Required actions ::
1 > Answer these questions using the Lyft text, marking your answers (a), (b) and (c):
(a) Who hinted at cutting the workforce during the company's fourth quarter 2022 earnings call?
(b) What did Lyft offer in the past that made it an attractive option compared with Uber?
(c) For how long does the Lyft Pink membership include free Grubhub+?
2 > Decide whether each statement agrees with the Lyft text. Answer yes or no for (a), (b) and (c), and quote the words from the text that settle each one.
(a) Risher confirmed that Lyft will cut its workforce.
(b) Lyft's average price per mile is now about the same as Uber's.
(c) The Lyft Pink membership includes bike and scooter discounts.
3 > Repeat the part of the Lyft text that runs from "That might mean" up to and including "part of compensation.".

He also said riders might not want to be in a car that just dropped off a couple of pizzas.
“I think for a lot of people, Lyft has gone from top of mind to a little bit on the side, so it’s our job to remind people we exist and really give them a great experience,” said Risher.
That might mean ensuring Lyft doesn’t charge more than the competition and that its drivers pick up and drop off customers on time. In the past, Lyft was an attractive option because it offered cheaper rides than Uber. Now, after the post-COVID driver shortage, Lyft’s average price per mile is on par with Uber’s, according to more research from YipitData.
Risher didn’t say if Lyft will cut its workforce in an effort to rein in costs. However, CFO Elaine Paul hinted at taking such measures during the company’s fourth quarter 2022 earnings call. Paul also suggested Lyft shift to hiring workers outside the U.S. who are less likely to expect equity as part of compensation.
“I don’t think we’ve given riders or bikers enough of a good reason to come and try us out on ride-share, as an example,” he said, noting that he is an avid cyclist. “If we have both of these ways for people to get around, how can they reinforce each other, because right now they’re a little too parallel.”
Lyft currently offers the Lyft Pink membership program that provide riders with ride-hail perks like free priority pickup upgrades and relaxed cancellations, as well as bike and scooter discounts. The membership also includes free Grubhub+ for a year and SIXT car rental upgrades, which represent a half-hearted attempt to capture more of the transportation market through partnerships.

Recorded data ::
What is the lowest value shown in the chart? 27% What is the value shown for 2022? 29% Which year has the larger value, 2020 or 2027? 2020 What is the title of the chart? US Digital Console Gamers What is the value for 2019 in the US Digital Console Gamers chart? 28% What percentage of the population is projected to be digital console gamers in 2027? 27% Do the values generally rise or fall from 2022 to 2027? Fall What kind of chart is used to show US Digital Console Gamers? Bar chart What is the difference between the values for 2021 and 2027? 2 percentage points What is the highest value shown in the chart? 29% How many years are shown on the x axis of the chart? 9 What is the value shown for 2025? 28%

Answers below ::
1 >
(a) CFO Elaine Paul
(b) Cheaper rides than Uber
(c) A year

2 >
(a) No: "Risher didn’t say if Lyft will cut its workforce in an effort to rein in costs."
(b) Yes: "Lyft’s average price per mile is on par with Uber’s"
(c) Yes: "as well as bike and scooter discounts"

3 >
That might mean ensuring Lyft doesn’t charge more than the competition and that its drivers pick up and drop off customers on time. In the past, Lyft was an attractive option because it offered cheaper rides than Uber. Now, after the post-COVID driver shortage, Lyft’s average price per mile is on par with Uber’s, according to more research from YipitData.
Risher didn’t say if Lyft will cut its workforce in an effort to rein in costs. However, CFO Elaine Paul hinted at taking such measures during the company’s fourth quarter 2022 earnings call. Paul also suggested Lyft shift to hiring workers outside the U.S. who are less likely to expect equity as part of compensation.